Le colonel Auguste Denise Barry est accusé d’avoir mis en place un mouvement insurrectionnel pour déstabiliser le régime actuel.
Après deux ans et demi d’ombre, le colonel Auguste Denise Barry revient dans la lumière, malgré lui. Le bras droit de Yacouba Isaac Zida, l’ancien premier ministre de la transition, a été, selon le parquet militaire, inculpé, jeudi 4 janvier, d’« atteinte à la sûreté de l’Etat » et écroué à la Maison d’arrêt et de correction des armées (MACA).
L’ancien ministre de la sécurité avait été arrêté par la gendarmerie nationale à Ouagadougou le 29 décembre 2017. Selon l’acte d’instruction que Le Monde Afrique a pu consulter, il lui est reproché « de prévoir avec d’autres personnes la déstabilisation du régime en place par un mouvement insurrectionnel ».
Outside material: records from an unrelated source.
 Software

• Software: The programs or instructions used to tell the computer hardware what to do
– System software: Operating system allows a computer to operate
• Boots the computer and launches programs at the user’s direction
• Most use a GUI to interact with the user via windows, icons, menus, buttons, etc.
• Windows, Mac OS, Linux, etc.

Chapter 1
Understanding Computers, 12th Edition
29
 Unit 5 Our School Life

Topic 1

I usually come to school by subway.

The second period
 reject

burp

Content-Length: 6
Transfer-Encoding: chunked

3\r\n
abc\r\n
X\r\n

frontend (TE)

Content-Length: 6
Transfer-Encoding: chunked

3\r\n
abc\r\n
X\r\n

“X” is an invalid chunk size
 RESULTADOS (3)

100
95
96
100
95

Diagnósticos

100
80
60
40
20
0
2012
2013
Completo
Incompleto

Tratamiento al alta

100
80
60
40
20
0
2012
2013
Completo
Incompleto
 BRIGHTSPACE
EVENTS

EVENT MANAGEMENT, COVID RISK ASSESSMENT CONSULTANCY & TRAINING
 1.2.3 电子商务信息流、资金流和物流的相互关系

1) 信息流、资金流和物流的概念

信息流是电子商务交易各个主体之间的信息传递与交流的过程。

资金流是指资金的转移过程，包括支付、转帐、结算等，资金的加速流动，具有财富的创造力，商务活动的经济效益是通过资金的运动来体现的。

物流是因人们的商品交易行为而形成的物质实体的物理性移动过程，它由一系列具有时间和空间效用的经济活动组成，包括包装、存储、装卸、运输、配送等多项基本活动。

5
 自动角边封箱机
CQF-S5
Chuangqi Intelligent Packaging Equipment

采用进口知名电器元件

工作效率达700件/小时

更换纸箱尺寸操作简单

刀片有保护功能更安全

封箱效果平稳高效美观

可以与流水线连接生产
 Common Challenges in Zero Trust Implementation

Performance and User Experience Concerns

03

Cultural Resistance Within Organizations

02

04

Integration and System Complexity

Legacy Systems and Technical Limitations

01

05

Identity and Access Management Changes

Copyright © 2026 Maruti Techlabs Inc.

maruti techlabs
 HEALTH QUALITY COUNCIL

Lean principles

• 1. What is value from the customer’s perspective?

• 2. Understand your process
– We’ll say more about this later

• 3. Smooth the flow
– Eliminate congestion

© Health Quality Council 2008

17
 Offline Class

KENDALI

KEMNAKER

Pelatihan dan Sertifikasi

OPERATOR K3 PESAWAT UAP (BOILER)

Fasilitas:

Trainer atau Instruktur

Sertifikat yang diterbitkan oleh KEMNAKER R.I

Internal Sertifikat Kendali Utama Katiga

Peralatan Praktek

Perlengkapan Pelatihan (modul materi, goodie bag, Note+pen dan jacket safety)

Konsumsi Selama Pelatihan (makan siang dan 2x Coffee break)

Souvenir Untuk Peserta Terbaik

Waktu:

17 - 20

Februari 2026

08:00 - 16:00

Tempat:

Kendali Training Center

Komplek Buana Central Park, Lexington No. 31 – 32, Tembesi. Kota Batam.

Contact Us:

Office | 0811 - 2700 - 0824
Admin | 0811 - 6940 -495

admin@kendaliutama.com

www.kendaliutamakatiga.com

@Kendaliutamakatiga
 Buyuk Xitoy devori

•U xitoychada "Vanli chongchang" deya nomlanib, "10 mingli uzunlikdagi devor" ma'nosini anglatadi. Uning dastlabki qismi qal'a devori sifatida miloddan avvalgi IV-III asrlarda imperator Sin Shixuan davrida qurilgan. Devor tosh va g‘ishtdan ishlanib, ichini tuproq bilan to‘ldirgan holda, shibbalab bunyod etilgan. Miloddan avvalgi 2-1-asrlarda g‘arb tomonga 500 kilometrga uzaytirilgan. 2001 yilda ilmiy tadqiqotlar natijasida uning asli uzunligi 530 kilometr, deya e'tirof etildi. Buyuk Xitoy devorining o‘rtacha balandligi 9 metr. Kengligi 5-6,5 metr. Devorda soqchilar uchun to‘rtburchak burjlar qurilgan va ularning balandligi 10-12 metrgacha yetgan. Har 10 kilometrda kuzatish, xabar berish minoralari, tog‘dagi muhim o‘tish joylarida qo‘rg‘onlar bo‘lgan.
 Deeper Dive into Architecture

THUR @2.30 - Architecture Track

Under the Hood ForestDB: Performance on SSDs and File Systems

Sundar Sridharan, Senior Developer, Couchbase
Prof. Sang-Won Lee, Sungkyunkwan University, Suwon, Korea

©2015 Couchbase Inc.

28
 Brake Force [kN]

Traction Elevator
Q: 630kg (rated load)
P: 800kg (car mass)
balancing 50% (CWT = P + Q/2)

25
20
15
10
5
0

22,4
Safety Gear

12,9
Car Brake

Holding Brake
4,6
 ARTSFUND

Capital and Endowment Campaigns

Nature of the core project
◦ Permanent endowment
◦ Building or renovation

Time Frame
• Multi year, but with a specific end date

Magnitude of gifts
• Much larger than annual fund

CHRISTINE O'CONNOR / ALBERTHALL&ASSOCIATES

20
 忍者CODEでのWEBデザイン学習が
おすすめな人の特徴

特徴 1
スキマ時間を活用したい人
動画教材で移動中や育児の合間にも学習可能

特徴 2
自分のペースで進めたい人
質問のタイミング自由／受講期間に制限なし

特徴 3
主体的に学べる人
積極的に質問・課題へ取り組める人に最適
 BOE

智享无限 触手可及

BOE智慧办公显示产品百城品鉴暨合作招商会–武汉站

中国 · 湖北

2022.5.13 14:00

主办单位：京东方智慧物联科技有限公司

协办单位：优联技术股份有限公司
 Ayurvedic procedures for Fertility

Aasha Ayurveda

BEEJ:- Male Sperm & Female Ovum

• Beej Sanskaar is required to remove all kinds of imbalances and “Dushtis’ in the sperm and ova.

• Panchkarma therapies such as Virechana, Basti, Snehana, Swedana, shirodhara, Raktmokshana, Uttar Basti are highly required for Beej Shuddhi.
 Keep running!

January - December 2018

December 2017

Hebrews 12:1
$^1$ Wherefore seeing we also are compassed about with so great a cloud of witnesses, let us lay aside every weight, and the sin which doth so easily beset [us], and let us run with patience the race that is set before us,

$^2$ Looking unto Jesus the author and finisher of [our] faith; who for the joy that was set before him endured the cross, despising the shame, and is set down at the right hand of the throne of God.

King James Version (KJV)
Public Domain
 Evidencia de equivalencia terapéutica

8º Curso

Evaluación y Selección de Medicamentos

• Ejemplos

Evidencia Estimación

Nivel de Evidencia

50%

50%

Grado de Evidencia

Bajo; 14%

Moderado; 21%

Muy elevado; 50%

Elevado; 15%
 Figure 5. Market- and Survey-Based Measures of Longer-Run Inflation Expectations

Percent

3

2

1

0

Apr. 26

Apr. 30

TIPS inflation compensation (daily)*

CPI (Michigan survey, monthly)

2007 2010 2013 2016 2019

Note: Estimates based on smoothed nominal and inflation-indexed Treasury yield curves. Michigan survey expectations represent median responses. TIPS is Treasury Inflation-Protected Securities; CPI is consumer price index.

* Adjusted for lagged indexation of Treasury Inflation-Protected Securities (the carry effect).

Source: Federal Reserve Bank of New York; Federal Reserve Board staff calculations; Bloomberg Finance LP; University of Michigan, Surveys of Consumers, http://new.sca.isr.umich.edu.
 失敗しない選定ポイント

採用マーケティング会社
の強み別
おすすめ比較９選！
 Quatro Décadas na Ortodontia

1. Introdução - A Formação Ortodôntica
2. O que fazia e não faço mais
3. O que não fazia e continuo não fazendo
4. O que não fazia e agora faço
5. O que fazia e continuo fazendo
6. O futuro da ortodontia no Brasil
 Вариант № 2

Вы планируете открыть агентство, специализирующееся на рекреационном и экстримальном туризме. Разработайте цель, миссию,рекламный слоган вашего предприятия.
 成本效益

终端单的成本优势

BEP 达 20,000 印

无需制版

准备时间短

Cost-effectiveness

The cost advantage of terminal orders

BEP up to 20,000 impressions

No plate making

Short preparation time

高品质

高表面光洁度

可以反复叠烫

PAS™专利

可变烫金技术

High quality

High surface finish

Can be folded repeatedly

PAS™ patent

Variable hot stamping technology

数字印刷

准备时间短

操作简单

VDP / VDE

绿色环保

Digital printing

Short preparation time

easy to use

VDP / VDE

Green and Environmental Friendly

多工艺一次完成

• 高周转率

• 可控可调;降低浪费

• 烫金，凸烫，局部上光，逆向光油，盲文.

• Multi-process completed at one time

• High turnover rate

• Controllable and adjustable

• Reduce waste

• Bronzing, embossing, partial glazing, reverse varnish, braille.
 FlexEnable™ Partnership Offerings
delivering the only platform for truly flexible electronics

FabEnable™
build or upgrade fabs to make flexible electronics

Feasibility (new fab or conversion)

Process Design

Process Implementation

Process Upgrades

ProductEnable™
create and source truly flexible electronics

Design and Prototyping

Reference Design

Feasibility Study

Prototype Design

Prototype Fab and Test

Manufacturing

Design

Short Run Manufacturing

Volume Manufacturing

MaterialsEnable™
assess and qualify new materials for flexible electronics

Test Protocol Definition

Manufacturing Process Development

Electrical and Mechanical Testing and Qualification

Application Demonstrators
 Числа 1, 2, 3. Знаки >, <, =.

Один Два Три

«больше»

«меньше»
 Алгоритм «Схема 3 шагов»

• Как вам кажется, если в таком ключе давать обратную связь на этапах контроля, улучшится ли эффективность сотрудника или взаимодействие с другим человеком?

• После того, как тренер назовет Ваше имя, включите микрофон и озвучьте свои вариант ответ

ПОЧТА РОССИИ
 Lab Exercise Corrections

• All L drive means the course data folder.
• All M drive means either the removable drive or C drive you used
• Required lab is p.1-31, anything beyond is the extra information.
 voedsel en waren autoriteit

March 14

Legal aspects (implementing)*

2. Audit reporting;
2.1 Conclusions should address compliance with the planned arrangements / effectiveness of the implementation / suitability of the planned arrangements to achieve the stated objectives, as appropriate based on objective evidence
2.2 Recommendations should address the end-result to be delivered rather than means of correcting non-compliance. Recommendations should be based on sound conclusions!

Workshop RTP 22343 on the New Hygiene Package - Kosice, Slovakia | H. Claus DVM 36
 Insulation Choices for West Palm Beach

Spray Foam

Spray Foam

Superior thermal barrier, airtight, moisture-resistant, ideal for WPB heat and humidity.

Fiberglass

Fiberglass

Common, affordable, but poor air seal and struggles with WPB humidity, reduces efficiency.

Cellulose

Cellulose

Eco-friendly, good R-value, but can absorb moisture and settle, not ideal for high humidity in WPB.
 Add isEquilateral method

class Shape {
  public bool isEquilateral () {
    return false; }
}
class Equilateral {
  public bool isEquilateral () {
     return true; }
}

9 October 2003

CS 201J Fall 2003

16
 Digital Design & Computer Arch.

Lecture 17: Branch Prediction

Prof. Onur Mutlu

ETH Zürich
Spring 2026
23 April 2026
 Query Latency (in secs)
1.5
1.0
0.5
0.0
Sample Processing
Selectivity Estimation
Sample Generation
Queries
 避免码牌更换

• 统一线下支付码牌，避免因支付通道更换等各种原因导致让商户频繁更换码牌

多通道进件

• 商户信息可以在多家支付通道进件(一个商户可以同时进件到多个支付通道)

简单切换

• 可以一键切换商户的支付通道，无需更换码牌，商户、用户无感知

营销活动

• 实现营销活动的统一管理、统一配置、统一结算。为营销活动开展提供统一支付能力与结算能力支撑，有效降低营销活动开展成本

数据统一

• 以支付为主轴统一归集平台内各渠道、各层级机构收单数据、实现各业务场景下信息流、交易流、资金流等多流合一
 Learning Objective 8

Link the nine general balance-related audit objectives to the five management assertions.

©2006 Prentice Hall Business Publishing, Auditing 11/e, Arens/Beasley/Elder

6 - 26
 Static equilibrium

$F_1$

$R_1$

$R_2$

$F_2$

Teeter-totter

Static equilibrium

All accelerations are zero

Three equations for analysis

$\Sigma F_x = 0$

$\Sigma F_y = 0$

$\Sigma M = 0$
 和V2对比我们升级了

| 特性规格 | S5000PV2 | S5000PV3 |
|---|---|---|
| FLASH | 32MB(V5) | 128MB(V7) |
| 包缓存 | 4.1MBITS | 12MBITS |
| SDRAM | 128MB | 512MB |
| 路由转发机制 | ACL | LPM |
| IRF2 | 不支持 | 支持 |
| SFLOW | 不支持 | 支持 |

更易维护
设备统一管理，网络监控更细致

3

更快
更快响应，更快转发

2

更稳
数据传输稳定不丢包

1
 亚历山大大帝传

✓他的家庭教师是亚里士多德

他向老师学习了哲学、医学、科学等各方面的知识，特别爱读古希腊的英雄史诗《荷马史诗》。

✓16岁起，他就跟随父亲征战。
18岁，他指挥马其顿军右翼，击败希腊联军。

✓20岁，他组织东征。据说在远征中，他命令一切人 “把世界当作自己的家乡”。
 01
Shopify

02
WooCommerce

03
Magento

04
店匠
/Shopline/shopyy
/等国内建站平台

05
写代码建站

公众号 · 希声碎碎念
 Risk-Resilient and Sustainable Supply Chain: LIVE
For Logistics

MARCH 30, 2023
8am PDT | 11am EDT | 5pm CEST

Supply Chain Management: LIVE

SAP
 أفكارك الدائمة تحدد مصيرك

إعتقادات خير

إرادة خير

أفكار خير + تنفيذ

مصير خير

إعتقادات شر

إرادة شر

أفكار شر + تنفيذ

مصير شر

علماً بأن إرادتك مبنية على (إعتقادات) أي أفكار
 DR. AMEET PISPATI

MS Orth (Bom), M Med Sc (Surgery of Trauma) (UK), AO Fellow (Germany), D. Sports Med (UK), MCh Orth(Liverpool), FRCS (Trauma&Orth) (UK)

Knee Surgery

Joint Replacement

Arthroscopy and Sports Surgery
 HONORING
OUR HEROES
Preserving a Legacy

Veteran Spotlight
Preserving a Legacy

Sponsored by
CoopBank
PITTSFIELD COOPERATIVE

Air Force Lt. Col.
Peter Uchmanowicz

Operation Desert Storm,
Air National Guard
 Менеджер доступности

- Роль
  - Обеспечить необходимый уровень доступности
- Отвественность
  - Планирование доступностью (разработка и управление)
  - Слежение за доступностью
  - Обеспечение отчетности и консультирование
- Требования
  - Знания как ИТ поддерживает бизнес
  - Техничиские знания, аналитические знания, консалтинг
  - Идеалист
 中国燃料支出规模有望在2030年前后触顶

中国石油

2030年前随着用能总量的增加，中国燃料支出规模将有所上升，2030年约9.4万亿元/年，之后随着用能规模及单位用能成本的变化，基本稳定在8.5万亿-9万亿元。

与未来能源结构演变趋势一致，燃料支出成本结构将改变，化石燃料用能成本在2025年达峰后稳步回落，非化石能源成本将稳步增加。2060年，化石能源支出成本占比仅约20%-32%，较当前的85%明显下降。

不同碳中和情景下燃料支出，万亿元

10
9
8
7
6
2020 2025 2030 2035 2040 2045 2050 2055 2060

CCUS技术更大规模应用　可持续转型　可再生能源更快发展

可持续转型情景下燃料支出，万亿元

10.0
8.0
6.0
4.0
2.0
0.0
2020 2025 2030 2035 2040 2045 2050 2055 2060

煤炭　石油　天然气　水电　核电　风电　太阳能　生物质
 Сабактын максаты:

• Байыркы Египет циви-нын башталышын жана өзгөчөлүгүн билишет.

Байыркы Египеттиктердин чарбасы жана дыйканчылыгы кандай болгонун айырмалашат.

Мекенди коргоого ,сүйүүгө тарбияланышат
« La tentative est claire et avérée, assure une source sécuritaire. Le colonel Barry voulait se baser sur les organisations de la société civile afin de monter des manifestations prévues pour le 30 décembre dans le but de déstabiliser le pays », poursuit notre source, qui évoque de fortes sommes données à ces associations. « Une importante somme d’argent a été saisie », a confirmé le parquet militaire dans un communiqué. En parallèle, le colonel Auguste Denise Barry aurait contacté des éléments des forces de défense et de sécurité afin de s’assurer de leur soutien. En vain. « L’un d’entre eux a parlé et divulgué son plan », ajoute notre source.
Soupçons de coup d’Etat
Entendu jeudi, le colonel Barry rejette en bloc ces accusations. « Il attend qu’on lui présente ce qu’on lui reproche exactement », affirme un connaisseur du dossier, précisant qu’aucun élément précis et factuel sur le chef d’accusation d’atteinte à la sûreté de l’Etat n’a pour l’instant été présenté à l’intéressé.
Ministre de la sécurité éphémère sous l’ancien régime du président Blaise Compaoré, en 2011, le colonel Barry avait continué au même poste sous la transition, avant d’être remercié, en juillet 2015, suite à ce que les Burkinabés surnomment la « troisième crise du RSP ». Le Régiment de sécurité présidentielle (RSP), la garde rapprochée de M. Compaoré, dissoute après le putsch manqué de septembre 2015, était en conflit ouvert depuis des mois avec le premier ministre de la transition, Yacouba Isaac Zida.
En juin 2015, des militaires de l’ex-RSP ont été accusés de fomenter un coup d’Etat et même un complot visant à abattre l’avion du premier ministre. Fantasme ou réalité, le président de la transition, Michel Kafando, trouva sa solution : déboulonner Auguste Denise Barry, proche de M. Zida, à qui la hiérarchie militaire reprochait d’instrumentaliser des organisations de la société civile afin de demander une réforme de l’armée et la dissolution du RSP.
Règlement de comptes
Depuis juillet 2015, le colonel était resté discret, profitant de son éloignement du pouvoir pour créer son institut, le Centre d’études stratégiques en défense et sécurité (CESDS), en septembre 2016. A Ouagadougou, une partie de l’opinion lie son arrestation aux contradictions qui l’opposent à la hiérarchie militaire depuis la création de ce centre, qui s’apprêtait à publierune étude sur l’état des forces de défense et de sécurité au Burkina Faso. De source proche du dossier, un règlement de comptes n’est pas à exclure dans la mesure où « le colonel se savait surveillé depuis quelques temps ».
Tentative de putsch avérée ou bagarre politique… Ce n’est en tout cas pas la première tentative de déstabilisation des institutions annoncée par les autorités depuis leur arrivée au pouvoir, fin 2015. En janvier 2016, des éléments de l’ex-RSP avaient été accusés,, après l’attaque de la poudrière de Yimdi, de fomenter un complot militaire. Huit mois plus tard, Simon Compaoré, le ministre de la sécurité, avait cette fois annoncé avoir déjoué une tentative de déstabilisation des institutions orchestrée, là encore, par l’ancienne garde prétorienne de Blaise Compaoré.
Inculpé, le colonel Auguste Denise Barry devra donc prolonger son séjour à la MACA . Et continuer à en partager les couloirs décrépis avec l’ancien chef du RSP, le général Gilbert Diendéré, et ses hommes, qui y sont écroués depuis leur coup d’Etat de septembre 2015, lui aussi avorté.